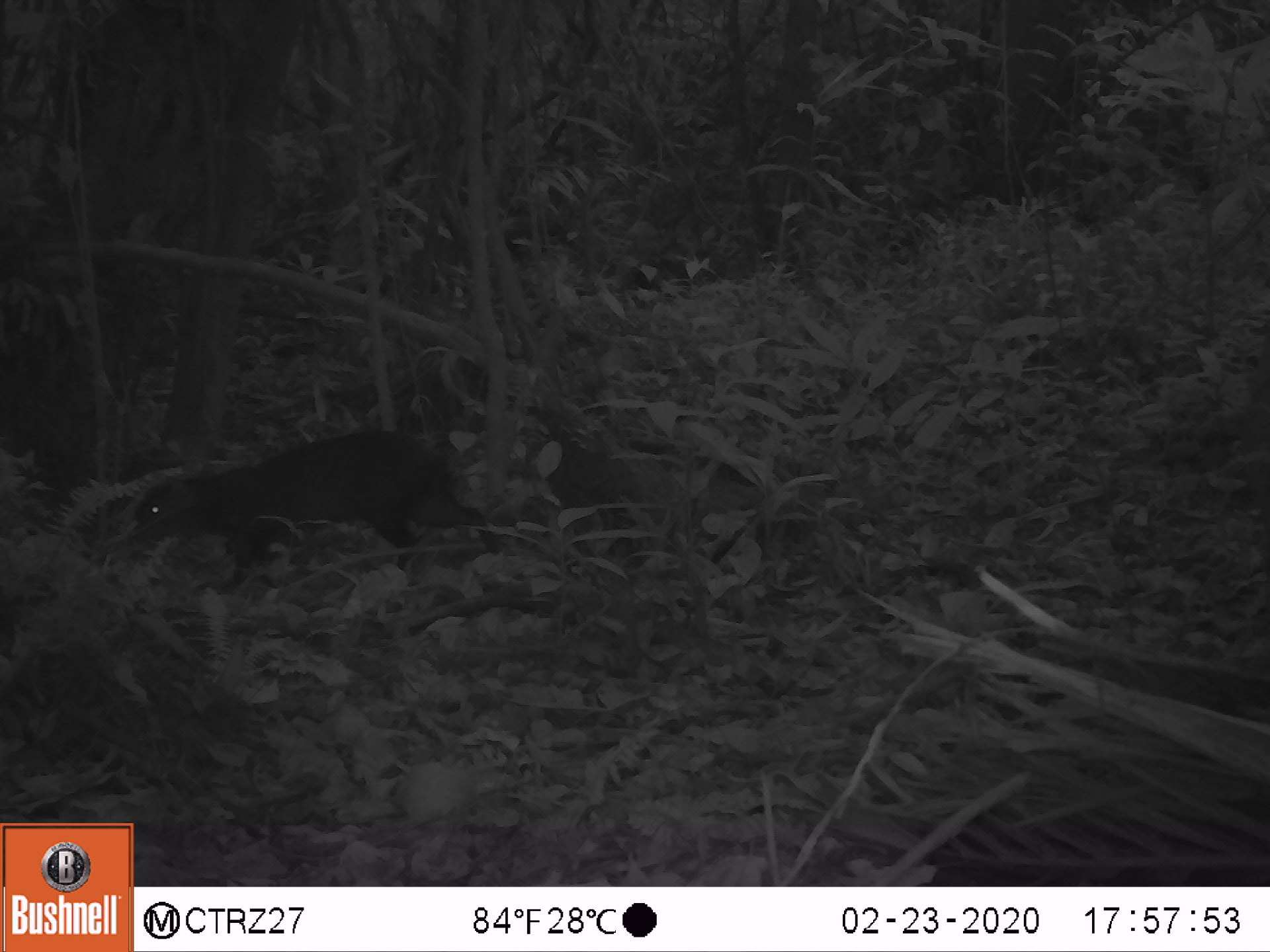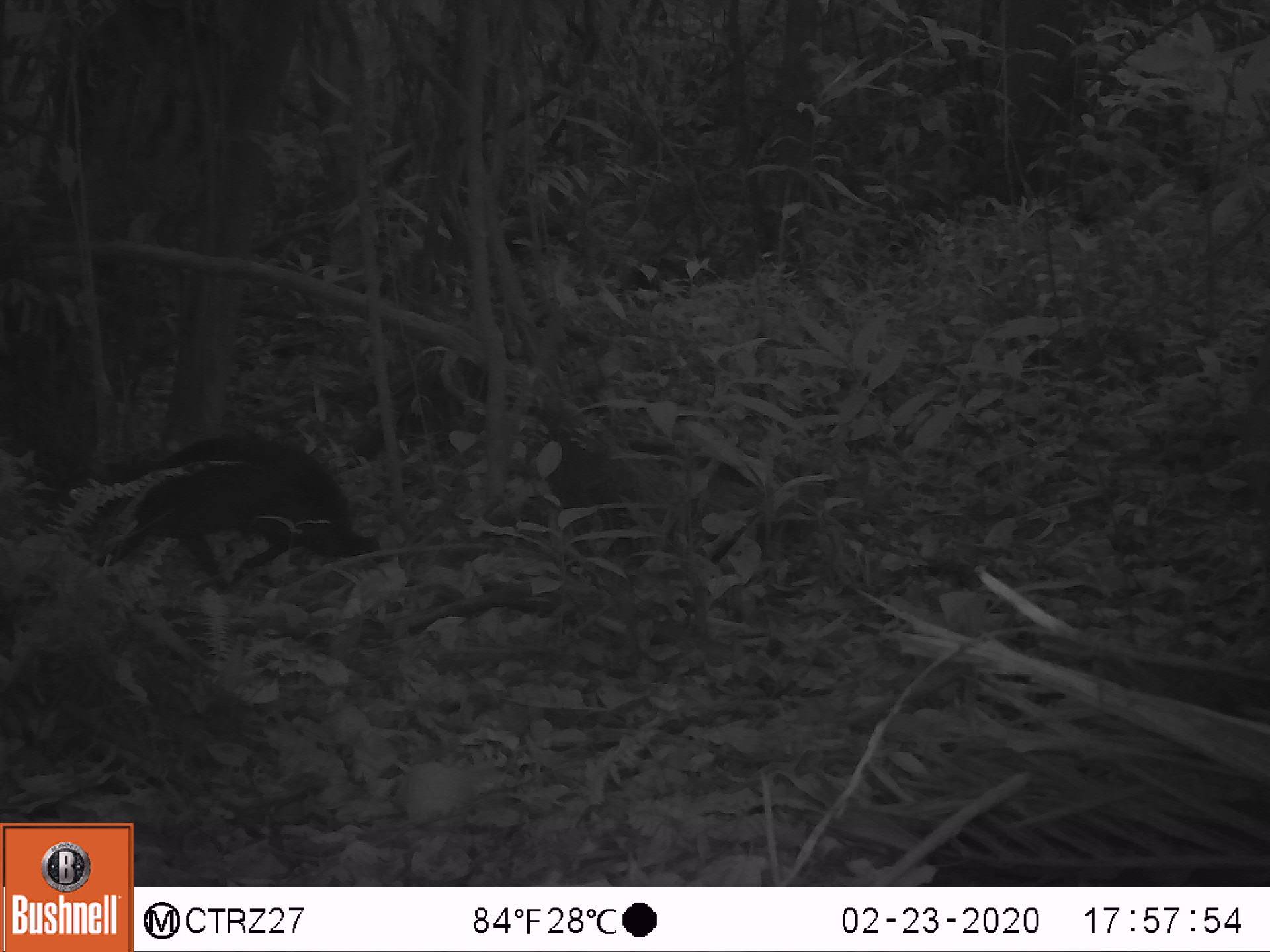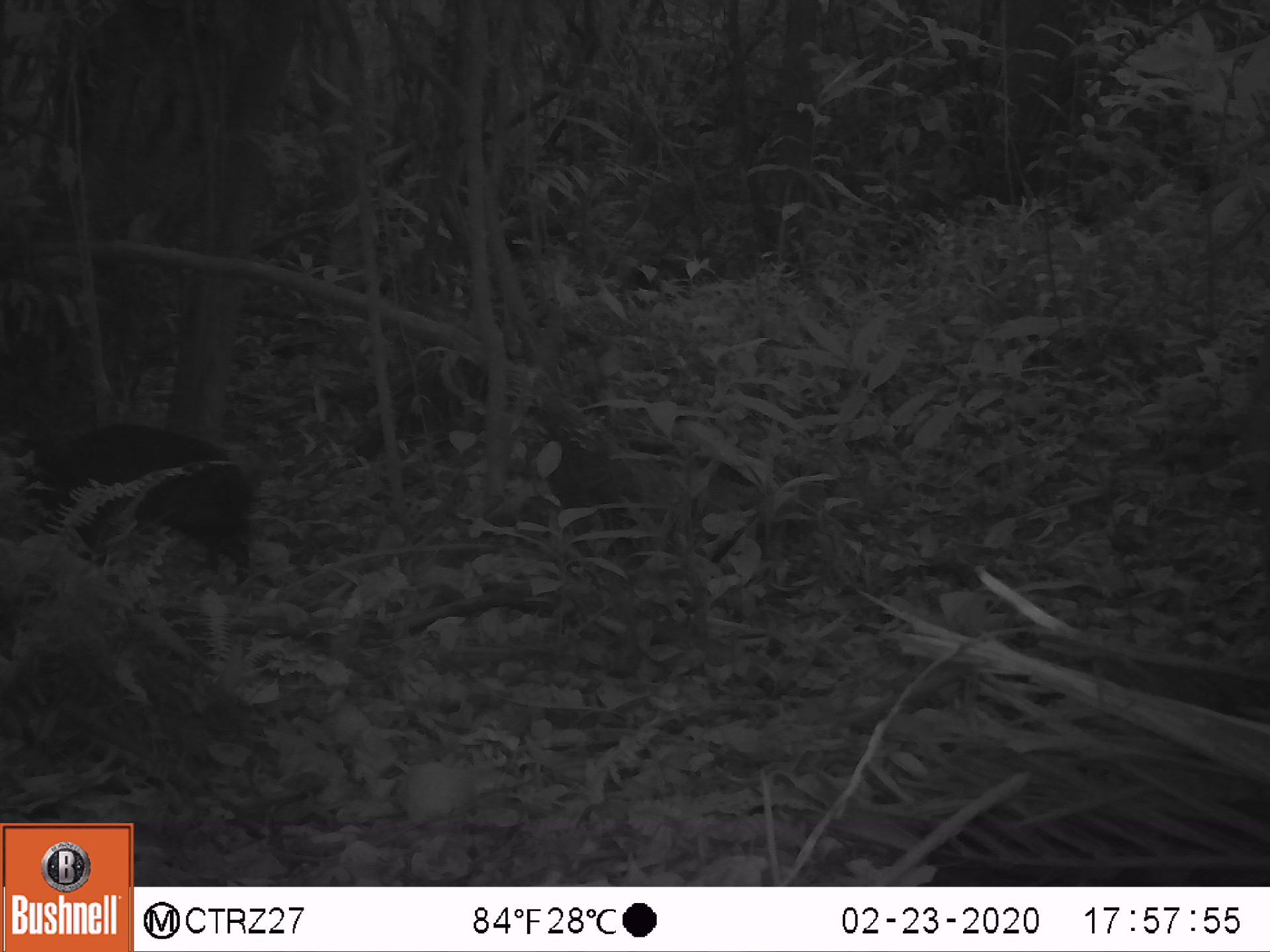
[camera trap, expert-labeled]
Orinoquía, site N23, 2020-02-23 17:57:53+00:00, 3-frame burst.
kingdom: Animalia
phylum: Chordata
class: Mammalia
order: Rodentia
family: Dasyproctidae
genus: Dasyprocta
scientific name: Dasyprocta fuliginosa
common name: black agouti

☆ ☆ ☆ ☆ ☆ ☆ ☆

→ **ACTIVITY**: Each line, starting with the one containing "class: Mammalia" and ending with the last line of the records above, should be reproduced exactly.

→ **RESPONSE**:
class: Mammalia
order: Rodentia
family: Dasyproctidae
genus: Dasyprocta
scientific name: Dasyprocta fuliginosa
common name: black agouti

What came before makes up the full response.